■ **任务要求**:
1: 在关于AudioPolicyManager的文字中,调用AudioPolicyManager的实现位于哪个文件?
2: 请逐字照录关于AudioPolicyManager的文字中从“AudioPolicyManager是A”到“faceImpl.cpp中。”之间的内容,首尾两处均包括在内。
3: 请接着关于AudioPolicyManager的文字的末尾往下续写。

AudioPolicyManager是AudioPolicy的管理者,主要就是实现audiopolicy的功能,所以他直接继承于AudioPolicyInterface。
我们来看一张图,发现没,两个类的方法大部分是一样的,这就说明AudioPolicyService一般会调用AudioPolicyManager中的方法来实现具体功能。在AudioPolicyService接口的具体实现中,区分了调用AudioPolicyManager和AudioPolicyClient的实现,调用AudioPolicyManager的实现是在文件AudioPolicyInterfaceImpl.cpp中。
在目录frameworks\av\services\audiopolicy中,有两个目录manager和managerdefault,分别是为了创建AudioPolicyManager和实现AudioPolicyManager的功能。
extern "C" AudioPolicyInterface* createAudioPolicyManager(
AudioPolicyClientInterface *clientInterface)
{
AudioPolicyManager *apm = new AudioPolicyManager(clientInterface);
status_t status = apm->initialize();
if (status != NO_ERROR) {
delete apm;
apm = nullptr;
}
return apm;
}
AudioPolicyManager::AudioPolicyManager(AudioPolicyClientInterface *clientInterface)
: AudioPolicyManager(clientInterface, false /*forTesting*/)
{
loadConfig();
}
void AudioPolicyManager::loadConfig() {
if (deserializeAudioPolicyXmlConfig(getConfig()) != NO_ERROR) {
ALOGE("could not load audio policy configuration file, setting defaults");
getConfig().setDefault();
}
}
AudioPolicy的配置文件有如下这些
audio_policy_configuration.xml
audio_policy_configuration_a2dp_offload_disabled.xml
audio_policy_configuration_bluetooth_legacy_hal.xml
…
配置文件太长,就不在这里粘贴了,我主要说下最后解析出来的配置文件对应到代码中哪些类型
具体每个类的相互关系如下图:
XML配置文件中,还有一类是关于音量的,这个是体现在VolumeCurve中
AudioPolicyService作为一个service,它一般负责命令的交互,具体到Policy的实际管理就是在类AudioPolicyManager中处理,AudioPolicyManager中负责太多的功能,要管理每个流的音量,设备的打开关闭,寻找合适的输出设备等等,我们来看其中的一个功能startOutput,它首先是通过AudioSystem来调用下来的
status_t AudioPolicyManager::startOutput(audio_port_handle_t portId)

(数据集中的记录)

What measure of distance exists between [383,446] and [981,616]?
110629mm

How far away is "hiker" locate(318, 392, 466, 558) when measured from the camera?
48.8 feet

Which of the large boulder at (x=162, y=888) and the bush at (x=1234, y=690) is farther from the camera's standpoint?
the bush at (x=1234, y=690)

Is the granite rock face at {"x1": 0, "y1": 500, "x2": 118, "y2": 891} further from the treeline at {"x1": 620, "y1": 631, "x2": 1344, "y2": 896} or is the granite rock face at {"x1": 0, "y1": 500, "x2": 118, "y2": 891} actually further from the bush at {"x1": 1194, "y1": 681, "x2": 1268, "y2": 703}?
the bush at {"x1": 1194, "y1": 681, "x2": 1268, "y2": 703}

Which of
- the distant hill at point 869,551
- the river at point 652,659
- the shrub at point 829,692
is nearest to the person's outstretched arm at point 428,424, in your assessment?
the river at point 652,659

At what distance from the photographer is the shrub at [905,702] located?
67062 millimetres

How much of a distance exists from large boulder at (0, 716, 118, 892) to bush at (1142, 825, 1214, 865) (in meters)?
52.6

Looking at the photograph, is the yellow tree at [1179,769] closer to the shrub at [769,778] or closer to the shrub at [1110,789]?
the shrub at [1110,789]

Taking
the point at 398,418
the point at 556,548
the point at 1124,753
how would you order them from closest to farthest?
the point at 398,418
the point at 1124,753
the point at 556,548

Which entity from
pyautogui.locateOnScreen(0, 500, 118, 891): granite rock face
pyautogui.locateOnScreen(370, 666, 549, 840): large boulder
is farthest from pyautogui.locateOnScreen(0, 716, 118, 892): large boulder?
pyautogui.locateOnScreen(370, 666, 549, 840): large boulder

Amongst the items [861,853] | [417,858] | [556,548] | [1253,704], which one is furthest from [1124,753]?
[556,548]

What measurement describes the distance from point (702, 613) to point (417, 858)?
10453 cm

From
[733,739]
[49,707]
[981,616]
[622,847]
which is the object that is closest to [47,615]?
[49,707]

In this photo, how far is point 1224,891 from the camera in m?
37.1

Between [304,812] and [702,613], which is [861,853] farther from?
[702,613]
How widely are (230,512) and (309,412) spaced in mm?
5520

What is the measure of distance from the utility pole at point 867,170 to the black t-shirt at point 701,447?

■ **各题解答**:
1: 位于AudioPolicyInterfaceImpl.cpp文件中。

2:
AudioPolicyManager是AudioPolicy的管理者,主要就是实现audiopolicy的功能,所以他直接继承于AudioPolicyInterface。
我们来看一张图,发现没,两个类的方法大部分是一样的,这就说明AudioPolicyService一般会调用AudioPolicyManager中的方法来实现具体功能。在AudioPolicyService接口的具体实现中,区分了调用AudioPolicyManager和AudioPolicyClient的实现,调用AudioPolicyManager的实现是在文件AudioPolicyInterfaceImpl.cpp中。

3:
{
...
status = startSource(outputDesc, client, &delayMs);
...
}
status_t AudioPolicyManager::startSource(const sp<SwAudioOutputDescriptor>& outputDesc,
const sp<TrackClientDescriptor>& client,
uint32_t *delayMs)
{
...
checkAndSetVolume(curves, client->volumeSource(),
...
}
status_t AudioPolicyManager::checkAndSetVolume(IVolumeCurves &curves,
VolumeSource volumeSource,
int index,
const sp<AudioOutputDescriptor>& outputDesc,
DeviceTypeSet deviceTypes,
int delayMs,
bool force)
{
...
if (isVoiceVolSrc || isBtScoVolSrc) {
...
mpClientInterface->setVoiceVolume(voiceVolume, delayMs);
...
}
return NO_ERROR;
}
这里又最终调用到AudioPolicyClient中的函数
AudioPolicyClient中的实现都在文件AudioPolicyClientImpl.cpp中
status_t AudioPolicyService::AudioPolicyClient::setVoiceVolume(float volume, int delay_ms)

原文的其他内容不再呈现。